Following his stunning Heaton concerto performance with Foden’s on Friday evening, Ian Bousfield returned on Sunday afternoon for this equally remarkable recital.
It was a display of a complete artist; a flawless technique backed by a stylistic appreciation of works by Glinka, Staar, Korngold, Webern and Pryor that was utterly unequivocal.
His animated physicality was mesmeric; playing off the front foot like a batsman ready to drive through the covers, huge breaths gulping in copious lungfuls of air. There was no arrogance to his self-confidence however, just a level of artistry that was truly inspiring.
Generous and witty in spirit with his fellow performers, his ability to mould his sound - from orchestral heft to gossamer delicacy formed phrases coloured, textured and shaped in a bewildering 3D tessitura. The dynamic control was astonishing; pianissimo playing of such fragile beauty, yet seemingly hewn out of cast iron.
Glinka’s ‘Sonatensatz in G Minor’ originally for viola and transcribed by the soloist reeked of graceful elegance and dignified authority.
Rene Staar’s ‘Panic and Irony’ had a touch of personal bite - divorce it seemed strengthening the feelings of loss and alienation; the playing full of angst and anguish that seeped through its veins.
It segued into Korngold’s richly melancholic dance songs of visions of death in Bruges. ‘Pierrot’s Lied' and 'Marietta’s Lied' from 'Die Tote Stadt’ were troubling but stringent in their exactness. It left you in a cold sweat of apprehension.
Rene Staar’s ‘Panic and Irony’ had a touch of personal bite – divorce it seemed strengthening the feelings of loss and alienation; the playing full of angst and anguish that seeped through its veins.
Webern’s ‘Langsamer Staz for Trombone Quartet’ was originally a slow movement for string quartet inspired by a 1905 hike the composer took into the Vienna mountains with his future wife.

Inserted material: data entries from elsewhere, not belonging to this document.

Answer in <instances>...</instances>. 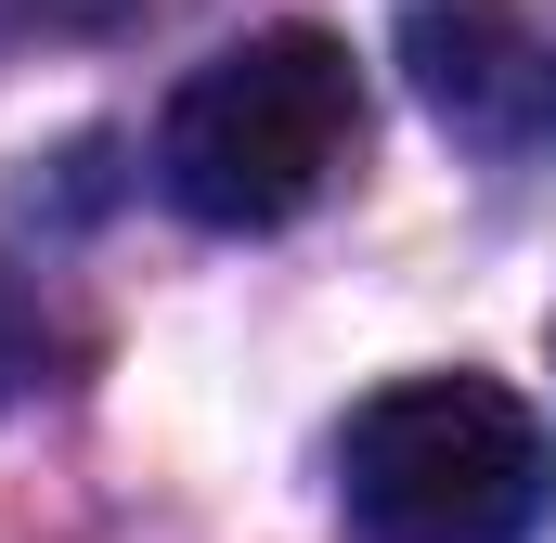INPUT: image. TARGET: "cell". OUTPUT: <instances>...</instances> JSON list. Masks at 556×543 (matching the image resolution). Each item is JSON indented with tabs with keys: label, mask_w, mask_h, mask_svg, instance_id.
Segmentation results:
<instances>
[{
	"label": "cell",
	"mask_w": 556,
	"mask_h": 543,
	"mask_svg": "<svg viewBox=\"0 0 556 543\" xmlns=\"http://www.w3.org/2000/svg\"><path fill=\"white\" fill-rule=\"evenodd\" d=\"M363 543H531L556 518V427L492 376H402L337 440Z\"/></svg>",
	"instance_id": "obj_2"
},
{
	"label": "cell",
	"mask_w": 556,
	"mask_h": 543,
	"mask_svg": "<svg viewBox=\"0 0 556 543\" xmlns=\"http://www.w3.org/2000/svg\"><path fill=\"white\" fill-rule=\"evenodd\" d=\"M402 65H415L427 117L453 142H479V155H544L556 142V52L531 39L518 0H415Z\"/></svg>",
	"instance_id": "obj_3"
},
{
	"label": "cell",
	"mask_w": 556,
	"mask_h": 543,
	"mask_svg": "<svg viewBox=\"0 0 556 543\" xmlns=\"http://www.w3.org/2000/svg\"><path fill=\"white\" fill-rule=\"evenodd\" d=\"M350 130H363V78H350V39L324 26H260L233 52H207L155 130V181L181 220L207 233H273L298 220L337 168H350Z\"/></svg>",
	"instance_id": "obj_1"
}]
</instances>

This was a type of romanticism that had echoes of Brahms through a prism of Schoenberg and Berg – a tonal idiom full of touching affection. It was a foursome of sublime excellence.
A stunning hour was rounded off with a showboat rendition of Arthur Pryor’s iconic ‘Bluebells of Scotland’ - played with a stylistic wit that left you in no doubt of the seriousness of the brilliance on display.
The touching homage of ‘Share My Yoke’ in memory of friends lost in James Watson, Maurice Murphy and Rod Franks was a moment to cherish.